Excerpted text:
Roland William Maynard v Concept Computer Systems Australia
[1995] IRCA 58
•13 February 1995
INDUSTRIAL RELATIONS COURT
OF AUSTRALIA
VICTORIA DISTRICT REGISTRY
VI 1984 of 1994
BETWEEN:
ROLAND WILLIAM MAYNARD
Applicant
AND
CONCEPT COMPUTER SYSTEMS AUSTRALIA PTY LTD
Respondent
REASONS FOR JUDGMENT (EX TEMPORE)
(Revised from Draft Transcript)
13 February 1995 Judicial Registrar Murphy
This is an application under Section 170DE of the Industrial Relations Act whereby the applicant seeks compensation arising out of the termination of his employment by the respondent on 14 October 1994.
Background
The applicant is aged 60 and in late September 1994 saw an advertisement in The Age newspaper placed by a personnel consultant seeking a sales representative. The applicant has some years experience as a sales representative in the computer area. The applicant had a meeting with the consultant and was referred by the consultant to the respondent.
On 5 and 6 October, the applicant had two meetings with Mr David Smith, a director of the respondent and in the course of those meetings, they discussed possible employment between the applicant and the respondent.
In the course of the meetings, Mr Smith indicated that the terms on which any employment arrangement between them would come into effect would be set out in writing. The applicant at that stage was a contractor with another organisation and was expecting some moneys that were owing to him to be paid to him later in that week.
In the meeting on 6 October, Mr Smith, of the respondent, indicated to the applicant that before he was in a position to offer him employment, he needed to check with the personnel consultants. On Friday, 7 October, in a telephone call between the two parties, Mr Smith indicated that everything had been cleared with the personnel consultants and that the position was to be offered to the applicant but that at this stage he did not have the letter of appointment fully prepared. The applicant gave evidence that at that stage they had already discussed all the terms of the proposed engagement, including the remuneration arrangements.
Those remuneration arrangements were to be that a bank account would be opened at the Knox branch of the ANZ Banking Group Limited and that all moneys for sales generated by the applicant would be paid into it. The respondent would deduct from that bank account the cost of the product with the surplus being the applicant’s remuneration. Discussions ensued between the parties in relation to remuneration arrangements in the period before the applicant commenced to generate sales revenue. It was made clear to the applicant by Mr Smith that at all times he was to be subject to a sales budget which was to be agreed between the parties. That sales budget was discussed in the meetings of 5 and 6 October, and on 7 October Mr Smith indicated to the applicant that the arrangements between them were confirmed.
Mr Smith indicated in the conversation of 7 October that he wanted the applicant to commence as soon as possible. The applicant responded that he needed to receive the money from the organisation that he was involved with before he indicated that he was commencing with the respondent but that he expected to be in a position to commence on the following Tuesday. On the Sunday, the applicant, having received the moneys, contacted Mr Smith and advised him that he was in a position to commence on the Monday. Mr Smith indicated that Monday was not suitable but did make an arrangement to see him on the Monday afternoon and for him to commence on the Tuesday.

To do:
Answer from the judgment above:
1. What age is the applicant?
2. At which branch of which bank was the account for sales moneys to be opened?
3. On what day did Mr Smith arrange for the applicant to commence?

Recorded information:
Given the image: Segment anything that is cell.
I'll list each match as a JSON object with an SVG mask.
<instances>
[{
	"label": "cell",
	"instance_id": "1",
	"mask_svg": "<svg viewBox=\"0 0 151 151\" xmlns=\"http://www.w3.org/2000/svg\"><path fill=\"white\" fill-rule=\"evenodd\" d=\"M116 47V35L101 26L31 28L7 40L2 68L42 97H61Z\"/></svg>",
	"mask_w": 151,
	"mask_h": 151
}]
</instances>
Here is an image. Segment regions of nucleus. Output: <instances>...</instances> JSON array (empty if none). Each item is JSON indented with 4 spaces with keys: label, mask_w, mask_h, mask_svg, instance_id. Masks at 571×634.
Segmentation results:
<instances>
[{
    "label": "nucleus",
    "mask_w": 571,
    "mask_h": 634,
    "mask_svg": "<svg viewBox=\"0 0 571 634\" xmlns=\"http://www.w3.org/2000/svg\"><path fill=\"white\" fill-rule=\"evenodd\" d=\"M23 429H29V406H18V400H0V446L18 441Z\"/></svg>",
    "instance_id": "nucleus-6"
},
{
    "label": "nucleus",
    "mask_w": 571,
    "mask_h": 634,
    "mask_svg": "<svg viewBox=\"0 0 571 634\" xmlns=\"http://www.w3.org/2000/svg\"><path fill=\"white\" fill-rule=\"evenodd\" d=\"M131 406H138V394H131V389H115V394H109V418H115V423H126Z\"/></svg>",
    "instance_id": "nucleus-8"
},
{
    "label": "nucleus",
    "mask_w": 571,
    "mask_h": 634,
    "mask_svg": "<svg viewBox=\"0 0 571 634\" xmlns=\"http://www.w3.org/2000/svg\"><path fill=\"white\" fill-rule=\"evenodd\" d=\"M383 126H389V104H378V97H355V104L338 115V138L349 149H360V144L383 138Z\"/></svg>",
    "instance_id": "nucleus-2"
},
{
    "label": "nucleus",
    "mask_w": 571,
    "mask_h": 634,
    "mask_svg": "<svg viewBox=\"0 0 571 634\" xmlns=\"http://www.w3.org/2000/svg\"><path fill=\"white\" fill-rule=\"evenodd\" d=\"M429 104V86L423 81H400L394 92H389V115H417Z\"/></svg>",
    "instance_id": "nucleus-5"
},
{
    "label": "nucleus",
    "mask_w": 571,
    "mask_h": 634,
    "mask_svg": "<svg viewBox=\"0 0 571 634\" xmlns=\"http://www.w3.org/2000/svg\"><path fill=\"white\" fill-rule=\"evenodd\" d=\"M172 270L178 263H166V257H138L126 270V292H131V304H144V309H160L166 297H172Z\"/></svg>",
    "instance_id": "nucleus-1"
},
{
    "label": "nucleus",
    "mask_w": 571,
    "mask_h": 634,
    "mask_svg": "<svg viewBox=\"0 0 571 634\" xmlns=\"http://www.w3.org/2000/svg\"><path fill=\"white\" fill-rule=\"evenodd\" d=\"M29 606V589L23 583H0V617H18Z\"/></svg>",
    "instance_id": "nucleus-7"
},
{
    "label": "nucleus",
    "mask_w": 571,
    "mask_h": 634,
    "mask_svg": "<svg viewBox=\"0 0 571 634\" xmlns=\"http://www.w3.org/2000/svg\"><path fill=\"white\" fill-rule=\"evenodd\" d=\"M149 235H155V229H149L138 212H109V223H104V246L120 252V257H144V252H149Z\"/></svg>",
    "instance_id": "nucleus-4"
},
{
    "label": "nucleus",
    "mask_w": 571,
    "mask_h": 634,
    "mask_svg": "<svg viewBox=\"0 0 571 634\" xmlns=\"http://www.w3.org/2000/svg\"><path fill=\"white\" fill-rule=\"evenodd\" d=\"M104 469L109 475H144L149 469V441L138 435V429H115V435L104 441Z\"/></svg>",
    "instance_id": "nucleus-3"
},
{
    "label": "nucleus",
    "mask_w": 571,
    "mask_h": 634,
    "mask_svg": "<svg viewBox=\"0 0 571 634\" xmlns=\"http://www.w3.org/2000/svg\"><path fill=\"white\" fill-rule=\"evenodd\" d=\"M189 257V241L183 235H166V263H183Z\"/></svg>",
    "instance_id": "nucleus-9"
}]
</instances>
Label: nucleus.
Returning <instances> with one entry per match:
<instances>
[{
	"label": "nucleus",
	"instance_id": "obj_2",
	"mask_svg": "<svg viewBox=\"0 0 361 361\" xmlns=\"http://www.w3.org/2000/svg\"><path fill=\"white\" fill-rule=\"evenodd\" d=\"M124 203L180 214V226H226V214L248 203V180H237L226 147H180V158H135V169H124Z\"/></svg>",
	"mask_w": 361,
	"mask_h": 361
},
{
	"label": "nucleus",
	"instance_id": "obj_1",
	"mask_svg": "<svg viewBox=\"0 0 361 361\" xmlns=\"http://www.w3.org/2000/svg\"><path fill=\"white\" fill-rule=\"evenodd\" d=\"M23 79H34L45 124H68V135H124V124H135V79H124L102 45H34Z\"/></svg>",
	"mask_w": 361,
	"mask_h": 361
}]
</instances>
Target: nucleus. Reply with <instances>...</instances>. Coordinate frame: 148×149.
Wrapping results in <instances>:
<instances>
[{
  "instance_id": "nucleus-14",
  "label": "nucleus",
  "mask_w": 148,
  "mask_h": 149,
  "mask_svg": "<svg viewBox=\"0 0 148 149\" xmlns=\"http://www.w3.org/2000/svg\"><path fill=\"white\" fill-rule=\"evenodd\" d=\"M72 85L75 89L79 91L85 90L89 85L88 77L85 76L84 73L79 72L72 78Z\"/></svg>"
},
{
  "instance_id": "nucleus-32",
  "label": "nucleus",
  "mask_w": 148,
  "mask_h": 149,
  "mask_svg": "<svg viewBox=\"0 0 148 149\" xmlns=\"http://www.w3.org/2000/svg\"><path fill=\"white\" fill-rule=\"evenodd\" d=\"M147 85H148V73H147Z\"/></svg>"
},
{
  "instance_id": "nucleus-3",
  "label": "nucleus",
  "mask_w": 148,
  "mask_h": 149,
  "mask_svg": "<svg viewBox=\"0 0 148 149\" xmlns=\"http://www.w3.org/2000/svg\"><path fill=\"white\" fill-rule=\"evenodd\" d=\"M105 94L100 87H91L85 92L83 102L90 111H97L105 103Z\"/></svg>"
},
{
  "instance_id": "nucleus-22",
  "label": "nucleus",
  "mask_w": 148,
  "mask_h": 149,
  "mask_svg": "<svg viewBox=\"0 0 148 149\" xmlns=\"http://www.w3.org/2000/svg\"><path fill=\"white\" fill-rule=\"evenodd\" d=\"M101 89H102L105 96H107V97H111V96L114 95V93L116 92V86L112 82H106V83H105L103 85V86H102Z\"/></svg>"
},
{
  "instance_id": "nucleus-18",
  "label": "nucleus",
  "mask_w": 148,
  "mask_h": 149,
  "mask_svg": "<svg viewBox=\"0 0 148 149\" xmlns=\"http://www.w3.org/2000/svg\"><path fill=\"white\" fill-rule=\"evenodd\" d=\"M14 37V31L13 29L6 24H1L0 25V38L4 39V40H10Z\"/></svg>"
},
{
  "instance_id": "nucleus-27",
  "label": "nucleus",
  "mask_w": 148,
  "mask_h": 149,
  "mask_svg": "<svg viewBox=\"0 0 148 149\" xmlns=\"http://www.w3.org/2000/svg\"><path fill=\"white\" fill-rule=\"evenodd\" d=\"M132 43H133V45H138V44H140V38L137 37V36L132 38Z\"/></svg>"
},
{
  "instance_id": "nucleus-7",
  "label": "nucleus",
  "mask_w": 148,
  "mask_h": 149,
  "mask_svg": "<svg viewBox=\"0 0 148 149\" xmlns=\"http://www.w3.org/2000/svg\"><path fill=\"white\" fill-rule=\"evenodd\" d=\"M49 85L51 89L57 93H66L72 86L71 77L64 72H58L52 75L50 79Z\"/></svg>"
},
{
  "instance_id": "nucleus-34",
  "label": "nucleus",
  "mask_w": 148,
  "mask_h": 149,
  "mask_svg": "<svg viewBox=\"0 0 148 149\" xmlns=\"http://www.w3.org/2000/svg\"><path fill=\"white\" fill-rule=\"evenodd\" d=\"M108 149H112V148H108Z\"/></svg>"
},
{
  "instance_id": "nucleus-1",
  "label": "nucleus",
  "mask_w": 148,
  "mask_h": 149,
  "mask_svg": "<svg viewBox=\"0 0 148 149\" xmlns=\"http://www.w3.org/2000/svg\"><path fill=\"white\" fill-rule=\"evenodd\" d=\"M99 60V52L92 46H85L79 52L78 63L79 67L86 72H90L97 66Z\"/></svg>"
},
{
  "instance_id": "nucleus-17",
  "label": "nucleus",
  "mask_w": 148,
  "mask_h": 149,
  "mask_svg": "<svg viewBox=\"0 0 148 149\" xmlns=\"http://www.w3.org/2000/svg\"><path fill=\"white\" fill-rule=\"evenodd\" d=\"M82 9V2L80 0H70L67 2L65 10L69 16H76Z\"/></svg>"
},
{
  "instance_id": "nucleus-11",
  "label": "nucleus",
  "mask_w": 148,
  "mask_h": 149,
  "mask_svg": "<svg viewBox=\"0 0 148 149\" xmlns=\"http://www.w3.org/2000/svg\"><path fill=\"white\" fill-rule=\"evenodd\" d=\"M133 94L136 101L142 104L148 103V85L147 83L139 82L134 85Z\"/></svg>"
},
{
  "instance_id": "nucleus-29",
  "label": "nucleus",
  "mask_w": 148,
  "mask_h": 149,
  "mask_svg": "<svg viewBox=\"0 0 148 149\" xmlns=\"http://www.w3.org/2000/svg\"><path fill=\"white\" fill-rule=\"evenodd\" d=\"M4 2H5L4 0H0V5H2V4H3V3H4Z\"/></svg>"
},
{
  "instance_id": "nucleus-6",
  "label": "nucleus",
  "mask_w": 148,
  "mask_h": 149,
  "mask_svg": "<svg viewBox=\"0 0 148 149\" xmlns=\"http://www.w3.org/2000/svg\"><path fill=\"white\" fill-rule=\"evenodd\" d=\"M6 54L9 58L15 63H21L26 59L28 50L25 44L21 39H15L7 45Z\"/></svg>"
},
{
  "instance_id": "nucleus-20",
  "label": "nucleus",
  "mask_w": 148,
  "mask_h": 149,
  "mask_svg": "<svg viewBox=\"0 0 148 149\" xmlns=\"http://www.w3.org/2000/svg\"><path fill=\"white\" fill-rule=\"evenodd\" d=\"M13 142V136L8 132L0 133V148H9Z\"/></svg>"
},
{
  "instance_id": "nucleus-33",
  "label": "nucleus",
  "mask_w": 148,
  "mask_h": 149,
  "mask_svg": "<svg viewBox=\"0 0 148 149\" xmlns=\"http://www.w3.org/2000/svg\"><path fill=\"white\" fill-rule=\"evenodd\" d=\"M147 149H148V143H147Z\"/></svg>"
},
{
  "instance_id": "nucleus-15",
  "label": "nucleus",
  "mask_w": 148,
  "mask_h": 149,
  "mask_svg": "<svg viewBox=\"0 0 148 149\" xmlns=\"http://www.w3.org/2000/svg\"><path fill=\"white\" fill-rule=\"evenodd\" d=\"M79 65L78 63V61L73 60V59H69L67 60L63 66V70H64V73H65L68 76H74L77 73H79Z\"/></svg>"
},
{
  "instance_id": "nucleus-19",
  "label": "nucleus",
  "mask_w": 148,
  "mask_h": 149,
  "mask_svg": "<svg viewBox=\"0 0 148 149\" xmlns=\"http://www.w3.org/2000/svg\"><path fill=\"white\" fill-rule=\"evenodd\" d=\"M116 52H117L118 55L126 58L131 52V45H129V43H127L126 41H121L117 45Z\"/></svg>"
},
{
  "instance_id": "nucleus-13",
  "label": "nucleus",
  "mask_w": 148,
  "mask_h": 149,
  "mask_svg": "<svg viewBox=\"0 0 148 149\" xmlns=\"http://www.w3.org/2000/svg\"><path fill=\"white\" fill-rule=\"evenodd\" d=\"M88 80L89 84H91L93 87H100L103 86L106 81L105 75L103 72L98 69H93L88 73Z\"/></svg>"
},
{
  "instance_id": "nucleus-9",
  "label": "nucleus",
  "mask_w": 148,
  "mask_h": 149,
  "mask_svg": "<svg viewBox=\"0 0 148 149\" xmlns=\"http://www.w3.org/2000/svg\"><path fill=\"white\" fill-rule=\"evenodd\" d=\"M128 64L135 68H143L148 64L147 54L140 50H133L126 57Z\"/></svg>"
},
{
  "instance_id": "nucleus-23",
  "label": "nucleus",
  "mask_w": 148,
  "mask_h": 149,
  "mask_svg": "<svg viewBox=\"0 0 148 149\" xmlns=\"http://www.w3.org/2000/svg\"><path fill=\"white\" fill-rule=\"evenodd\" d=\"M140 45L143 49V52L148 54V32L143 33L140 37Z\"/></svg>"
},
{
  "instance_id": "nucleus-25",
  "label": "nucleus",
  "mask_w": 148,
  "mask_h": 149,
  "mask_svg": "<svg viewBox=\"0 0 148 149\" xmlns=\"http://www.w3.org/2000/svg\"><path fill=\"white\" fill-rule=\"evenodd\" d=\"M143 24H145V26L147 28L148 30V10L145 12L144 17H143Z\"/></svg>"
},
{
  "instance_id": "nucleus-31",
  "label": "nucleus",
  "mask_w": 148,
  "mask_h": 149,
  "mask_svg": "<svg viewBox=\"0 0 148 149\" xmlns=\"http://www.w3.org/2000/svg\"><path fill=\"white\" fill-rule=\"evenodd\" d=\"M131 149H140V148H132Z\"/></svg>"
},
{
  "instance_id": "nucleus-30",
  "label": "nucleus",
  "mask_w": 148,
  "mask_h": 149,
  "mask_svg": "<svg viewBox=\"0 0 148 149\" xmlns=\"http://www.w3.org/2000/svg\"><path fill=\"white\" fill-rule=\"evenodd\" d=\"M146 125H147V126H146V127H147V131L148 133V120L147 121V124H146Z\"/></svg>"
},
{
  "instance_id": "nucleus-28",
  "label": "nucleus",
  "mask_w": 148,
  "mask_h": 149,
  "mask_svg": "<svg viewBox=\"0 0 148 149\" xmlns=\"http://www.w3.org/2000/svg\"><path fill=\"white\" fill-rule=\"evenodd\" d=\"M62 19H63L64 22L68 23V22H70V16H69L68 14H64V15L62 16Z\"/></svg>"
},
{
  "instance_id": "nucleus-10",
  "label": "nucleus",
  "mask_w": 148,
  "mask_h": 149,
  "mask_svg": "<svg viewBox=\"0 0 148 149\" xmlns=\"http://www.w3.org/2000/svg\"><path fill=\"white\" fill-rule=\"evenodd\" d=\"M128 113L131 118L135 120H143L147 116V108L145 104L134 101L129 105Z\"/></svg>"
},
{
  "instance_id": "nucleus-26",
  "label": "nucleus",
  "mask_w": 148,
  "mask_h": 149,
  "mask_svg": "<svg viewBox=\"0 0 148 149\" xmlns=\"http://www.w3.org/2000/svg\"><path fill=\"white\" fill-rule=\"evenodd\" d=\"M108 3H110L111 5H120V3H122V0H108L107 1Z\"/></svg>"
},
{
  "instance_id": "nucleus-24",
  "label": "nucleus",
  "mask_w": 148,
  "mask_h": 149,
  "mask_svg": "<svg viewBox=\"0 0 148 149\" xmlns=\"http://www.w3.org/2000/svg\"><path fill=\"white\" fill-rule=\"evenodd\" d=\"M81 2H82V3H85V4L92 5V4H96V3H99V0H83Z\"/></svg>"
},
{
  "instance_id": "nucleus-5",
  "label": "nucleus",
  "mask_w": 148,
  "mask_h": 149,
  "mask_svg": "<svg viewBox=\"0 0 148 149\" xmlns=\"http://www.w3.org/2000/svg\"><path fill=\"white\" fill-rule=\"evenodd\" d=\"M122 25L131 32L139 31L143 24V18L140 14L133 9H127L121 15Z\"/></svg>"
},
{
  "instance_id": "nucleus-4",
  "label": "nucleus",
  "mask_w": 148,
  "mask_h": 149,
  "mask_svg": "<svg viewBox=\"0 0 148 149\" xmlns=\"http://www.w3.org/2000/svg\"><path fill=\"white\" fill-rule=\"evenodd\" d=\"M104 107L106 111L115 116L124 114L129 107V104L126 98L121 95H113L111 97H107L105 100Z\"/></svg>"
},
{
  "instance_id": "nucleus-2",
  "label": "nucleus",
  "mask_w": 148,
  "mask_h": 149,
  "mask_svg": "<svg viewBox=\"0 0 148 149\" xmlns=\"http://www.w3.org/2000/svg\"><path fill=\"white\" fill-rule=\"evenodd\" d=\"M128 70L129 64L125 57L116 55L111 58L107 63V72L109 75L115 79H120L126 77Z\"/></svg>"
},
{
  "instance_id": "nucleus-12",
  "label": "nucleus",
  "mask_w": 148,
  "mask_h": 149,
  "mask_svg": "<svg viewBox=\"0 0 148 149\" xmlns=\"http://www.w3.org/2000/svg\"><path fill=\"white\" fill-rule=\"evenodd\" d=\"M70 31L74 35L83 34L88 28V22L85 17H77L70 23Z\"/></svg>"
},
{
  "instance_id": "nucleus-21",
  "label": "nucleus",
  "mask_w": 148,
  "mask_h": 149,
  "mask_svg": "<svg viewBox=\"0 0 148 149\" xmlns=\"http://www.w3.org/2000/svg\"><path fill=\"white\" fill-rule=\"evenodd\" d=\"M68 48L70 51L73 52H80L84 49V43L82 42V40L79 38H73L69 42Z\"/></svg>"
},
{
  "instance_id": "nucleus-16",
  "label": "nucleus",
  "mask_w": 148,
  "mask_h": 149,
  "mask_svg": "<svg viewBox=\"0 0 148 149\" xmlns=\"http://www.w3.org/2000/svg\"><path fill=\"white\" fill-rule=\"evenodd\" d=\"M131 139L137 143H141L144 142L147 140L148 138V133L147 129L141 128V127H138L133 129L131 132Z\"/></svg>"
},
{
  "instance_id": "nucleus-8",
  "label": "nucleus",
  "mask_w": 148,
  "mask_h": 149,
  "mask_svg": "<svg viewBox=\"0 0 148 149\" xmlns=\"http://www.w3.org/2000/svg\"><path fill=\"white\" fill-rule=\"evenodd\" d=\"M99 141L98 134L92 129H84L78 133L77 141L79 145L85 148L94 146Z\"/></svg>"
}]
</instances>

Written solution:
1. 60
2. The Knox branch of the ANZ Banking Group Limited
3. Tuesday